Move should reassure foreign investors on the quality of regulation in the country
Anil Padmanabhan | Shauvik Ghosh (Livemint)
Nay Pyi Taw: Myanmar on Friday promised the creation of an independent watchdog for telecom in a move that should reassure foreign investors worried about the quality of regulation in the country that’s opening up its airwaves, among other areas, to investment.
The announcement was made at the ongoing World Economic Forum (WEF) on East Asia in Nay Pyi Taw by U Thaung Tin, deputy minister of communications.

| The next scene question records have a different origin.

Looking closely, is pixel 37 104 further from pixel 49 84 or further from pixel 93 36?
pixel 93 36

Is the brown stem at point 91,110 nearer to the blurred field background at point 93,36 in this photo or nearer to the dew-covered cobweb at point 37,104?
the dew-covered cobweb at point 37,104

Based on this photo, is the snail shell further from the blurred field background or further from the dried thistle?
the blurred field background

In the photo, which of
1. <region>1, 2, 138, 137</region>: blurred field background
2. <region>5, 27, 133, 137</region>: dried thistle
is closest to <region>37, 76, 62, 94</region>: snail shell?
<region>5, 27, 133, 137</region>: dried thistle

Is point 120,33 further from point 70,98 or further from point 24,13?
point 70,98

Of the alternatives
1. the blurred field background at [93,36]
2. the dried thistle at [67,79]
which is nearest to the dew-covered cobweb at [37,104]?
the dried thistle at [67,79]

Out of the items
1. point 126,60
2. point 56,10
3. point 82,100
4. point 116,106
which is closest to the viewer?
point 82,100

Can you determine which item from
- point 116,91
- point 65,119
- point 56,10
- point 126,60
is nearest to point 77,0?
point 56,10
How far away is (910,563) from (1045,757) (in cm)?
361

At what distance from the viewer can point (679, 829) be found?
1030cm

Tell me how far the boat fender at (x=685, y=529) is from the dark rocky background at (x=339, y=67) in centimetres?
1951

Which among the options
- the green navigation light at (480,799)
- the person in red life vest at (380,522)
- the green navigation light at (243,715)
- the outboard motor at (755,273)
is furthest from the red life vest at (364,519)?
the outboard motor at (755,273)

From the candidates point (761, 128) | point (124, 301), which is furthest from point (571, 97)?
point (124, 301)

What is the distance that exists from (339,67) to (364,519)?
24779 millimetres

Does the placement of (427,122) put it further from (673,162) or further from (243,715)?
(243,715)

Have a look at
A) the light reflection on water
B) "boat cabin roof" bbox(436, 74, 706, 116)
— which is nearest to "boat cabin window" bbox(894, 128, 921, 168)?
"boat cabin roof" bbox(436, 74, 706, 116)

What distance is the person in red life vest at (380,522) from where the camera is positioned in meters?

The move comes a few days after a consortium led by India’s largest telecom services provider, Bharti Airtel Ltd, submitted bids for two telecom licences, on 3 June, along with 10 other consortia. The winners of the tender will be the second and third telecom services providers in the country after the government-run ministry of communications, posts and telegraph that is also handling the tender. The new licences are being awarded for 20 years with the possibility of another round for bids for two licences once this is done.
Thaung Tin added that the winner of the competitive bids for the privatization of the nation’s telecom network will be announced on 27 June.
Myanmar is one of the last countries to open up its telecom sector, and less than 10%—5.4 million of its 60 million population—have access to a phone. The government has set a target of connecting 75-80% by 2015-2016. The average level of telecom penetration in India was 73.32% at the end of March.
The other bidders include Axiata Group Bhd, Digicel, France Telecom SA, KDDI Corp., Millicom International Cellular SA, Qatar Telecom QSC, Singapore Telecommunications Ltd, Telenor and the Viettel Group. A Vodafone Group Plc and China Mobile Ltd combine chose not to bid in the final round.
Interestingly, the winners will not be decided solely on financial aspects, but mainly on the ability of the telco to fulfil the task at hand—starting operations in nine months and reaching the set telecom penetration targets.
The creation of a telecom watchdog is being seen as a positive move, given the lack of regulation and policy in Myanmar. The procedure being followed by the Myanmar government to open the sector is being seen as very similar to the India model, where, soon after private telecom companies started services in 1995, the government formed the Telecom Regulatory Authority of India (Trai) in 1997.
“The Indian telecom regulatory story has been an eventful one and one hopes that the Myanmar government learns as much from the successes and the failures,” said Mahesh Uppal, a telecom regulatory expert and director at Com First (India) Pvt. Ltd.
“Trai has done well on things like interconnection, ensuring that rates stayed low, and growth was not bogged down, as is the case with many other countries. However, in contrast, the issues around spectrum and licensing, one hopes they avoid,” he said.
“There are two things that a telecom regulator must keep in mind when managing the sector—ensuring sufficient competition for quality of service and tariffing purposes, and ensuring the sector remains an attractive destination for investors,” Uppal added.